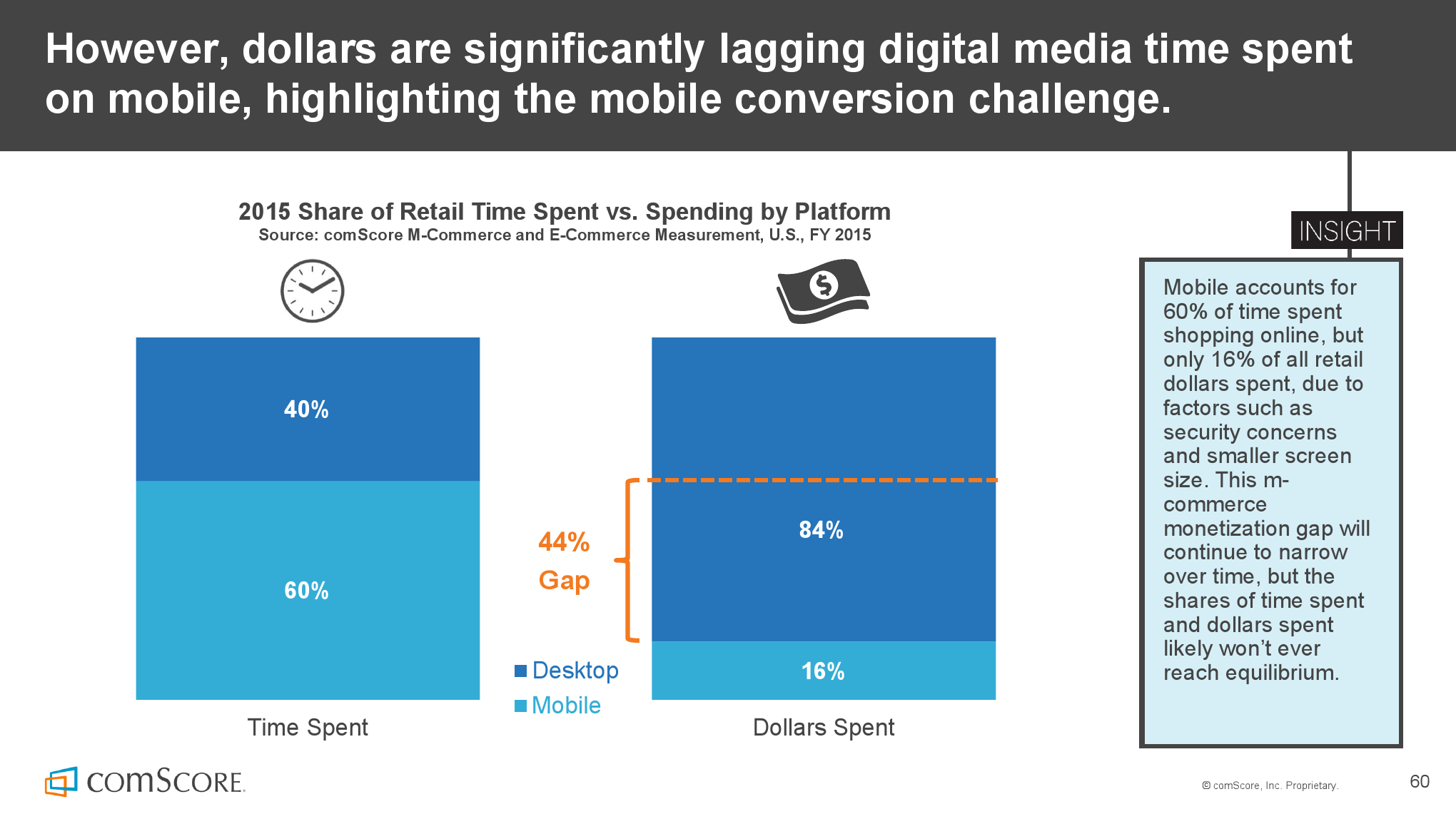 However, dollars are significantly lagging digital media time spent on mobile, highlighting the mobile conversion challenge.

2015 Share of Retail Time Spent vs. Spending by Platform
Source: comScore M-Commerce and E-Commerce Measurement, U.S., FY 2015

40%

60%

Time Spent

44% Gap

Desktop
Mobile

84%

16%

Dollars Spent

INSIGHT

Mobile accounts for 60% of time spent shopping online, but only 16% of all retail dollars spent, due to factors such as security concerns and smaller screen size. This m-commerce monetization gap will continue to narrow over time, but the shares of time spent and dollars spent likely won't ever reach equilibrium.

comScore.

© comScore, Inc. Proprietary.

60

# WORK TO COMPLETE
The reply should contain every line of the material exactly, and no images.

# FINISHED EXERCISE
 However, dollars are significantly lagging digital media time spent on mobile, highlighting the mobile conversion challenge.

2015 Share of Retail Time Spent vs. Spending by Platform
Source: comScore M-Commerce and E-Commerce Measurement, U.S., FY 2015

40%

60%

Time Spent

44% Gap

Desktop
Mobile

84%

16%

Dollars Spent

INSIGHT

Mobile accounts for 60% of time spent shopping online, but only 16% of all retail dollars spent, due to factors such as security concerns and smaller screen size. This m-commerce monetization gap will continue to narrow over time, but the shares of time spent and dollars spent likely won't ever reach equilibrium.

comScore.

© comScore, Inc. Proprietary.

60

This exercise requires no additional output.